Directions ::
• A. Translate this sentence from the text about the nativity scene into Spanish: "One of the most lethal routes is the crossing between North Africa and the Italian island of Lampedusa."
• B. From the text about the nativity scene, print the part between "One of the most" and "they reach land.", inclusive.

Top of Text provided

An Italian bishop has criticised a nativity scene that features a migrant dinghy at its centre.

The scene, which has been set up in a square in Castenaso, a small town near Bologna, shows the Virgin Mary holding baby Jesus in a rubber boat.

The town's mayor, Stefano Sermenghi, ordered the installation to symbolise the plight of the thousands of refugees and migrants who make the treacherous Mediterranean crossing each month to find a new home in Europe.

An estimated 3,086 migrants are feared to have drowned in the Mediterranean so far this year, according to the latest figures published by the International Organisation for Migration (IOM).

One of the most lethal routes is the crossing between North Africa and the Italian island of Lampedusa.

Sermenghi told La Repubblica newspaper that he wanted to raise awareness of the dangers migrants face when they flee violence and upheaval in their own countries. He added that the difficulties do not end when they reach land.

"Many people in Italy open their mouths, but then nobody does anything to provide a positive welcome to those who arrive," he said.

Bottom of Text provided
Top of Source data

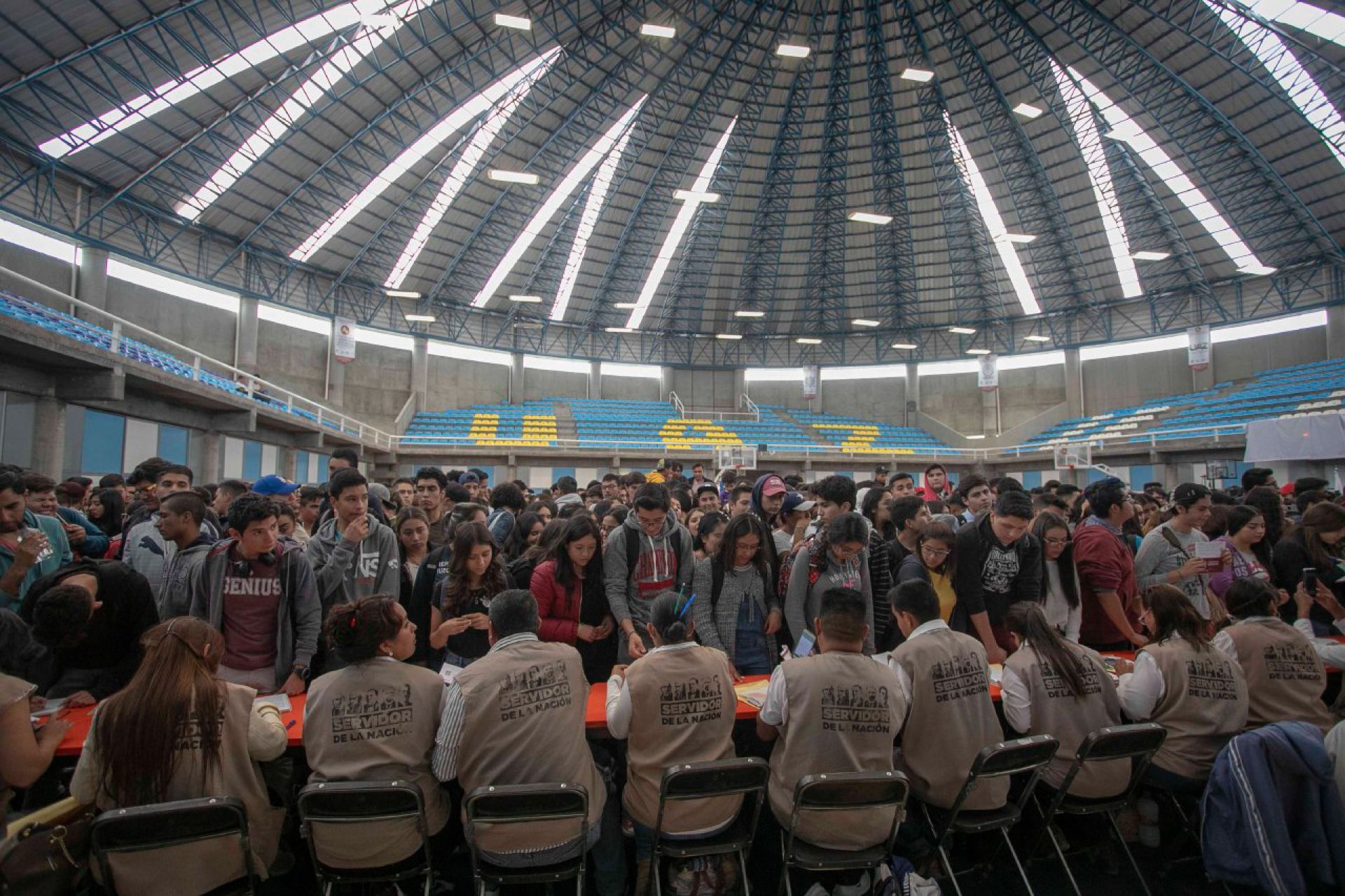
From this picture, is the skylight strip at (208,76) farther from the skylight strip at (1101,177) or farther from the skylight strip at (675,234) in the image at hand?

Bottom of Source data

Answers to each task ::
• A. Una de las rutas más mortíferas es la travesía entre el norte de África y la isla italiana de Lampedusa.

• B.
One of the most lethal routes is the crossing between North Africa and the Italian island of Lampedusa.

Sermenghi told La Repubblica newspaper that he wanted to raise awareness of the dangers migrants face when they flee violence and upheaval in their own countries. He added that the difficulties do not end when they reach land.